Stellantis - Ford prevede un cataclisma con i dazi a Canada e Messico
Ford, insieme ad altre case automobilistiche, tra cui Stellantis, ha esortato i funzionari statunitensi a esentare veicoli e componenti conformi all'accordo Stati Uniti-Messico-Canada (USMCA)

Fatto
Il Ceo di Ford, Jim Farley, ha avvertito che i dazi prolungati su Messico e Canada potrebbero mettere "miliardi e miliardi di dollari di pressione" sull'industria automobilistica, portando a perdite di posti di lavoro e conseguenze economiche più ampie. Lo ha spiegato in un'intervista con Bloomberg News.
Parlando con Bloomberg, il dirigente ha detto che Ford si sta adattando a un ritardo di quattro settimane nei dazi proposti, aumentando le forniture di componenti e adeguando i piani di produzione per ridurre al minimo le interruzioni. Tuttavia, ha sottolineato che l'impatto a lungo termine di tali dazi potrebbe essere grave."Questo tipo di dazi, specialmente in questi due paesi, sono molto significativi. E se persistono per più di mesi, potremmo vedere miliardi e miliardi di dollari di pressione sull'industria, perdita di posti di lavoro, molti impatti sulle comunità e sul nostro ecosistema e sull'industria", ha detto Farley.
Effetto
Ford, insieme ad altre importanti case automobilistiche, tra cui Stellantis, ha esortato i funzionari statunitensi a esentare veicoli e componenti conformi all'accordo Stati Uniti-Messico-Canada (USMCA).

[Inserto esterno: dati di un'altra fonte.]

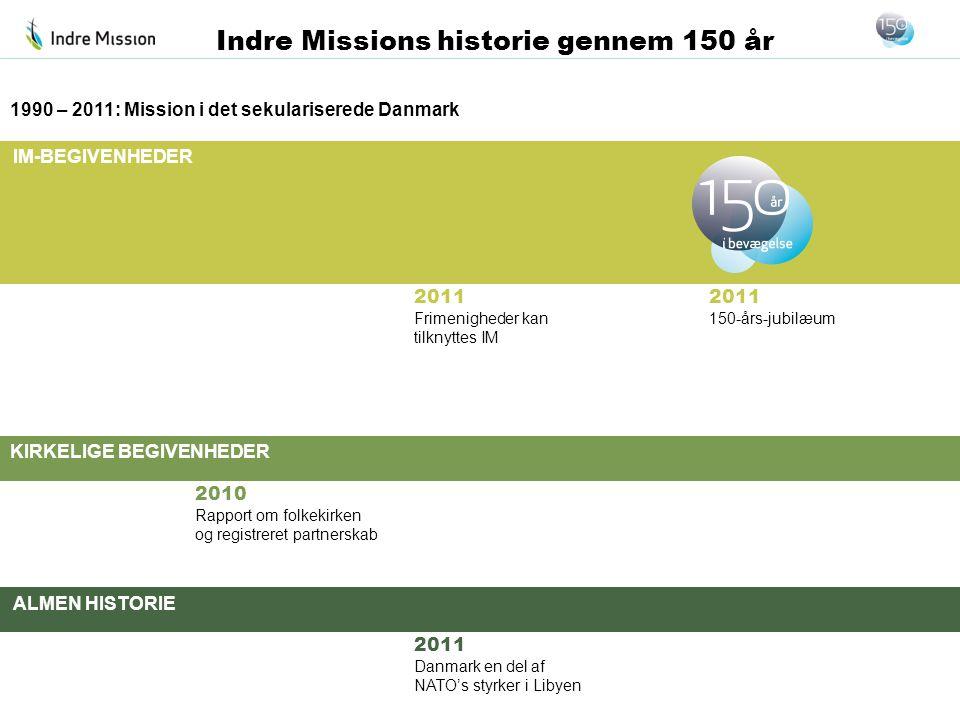 IM-BEGIVENHEDER KIRKELIGE BEGIVENHEDER ALMEN HISTORIE Indre Missions historie gennem 150 år 2011 Frimenigheder kan tilknyttes IM 1990 – 2011: Mission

Il CEO ha avvertito che le tariffe proposte darebbero un vantaggio competitivo alle case automobilistiche sudcoreane e giapponesi che non sono soggette alle stesse restrizioni.
Oltre alle preoccupazioni commerciali, Farley ha osservato che i prezzi dei veicoli stanno diminuendo a livello globale man mano che le scorte si stabilizzano e aumenta l'adozione di veicoli elettrici (EV).
Ford continua a impegnarsi con i decisori politici su commercio, normative sulle emissioni e politiche fiscali che interessano il settore, ha aggiunto.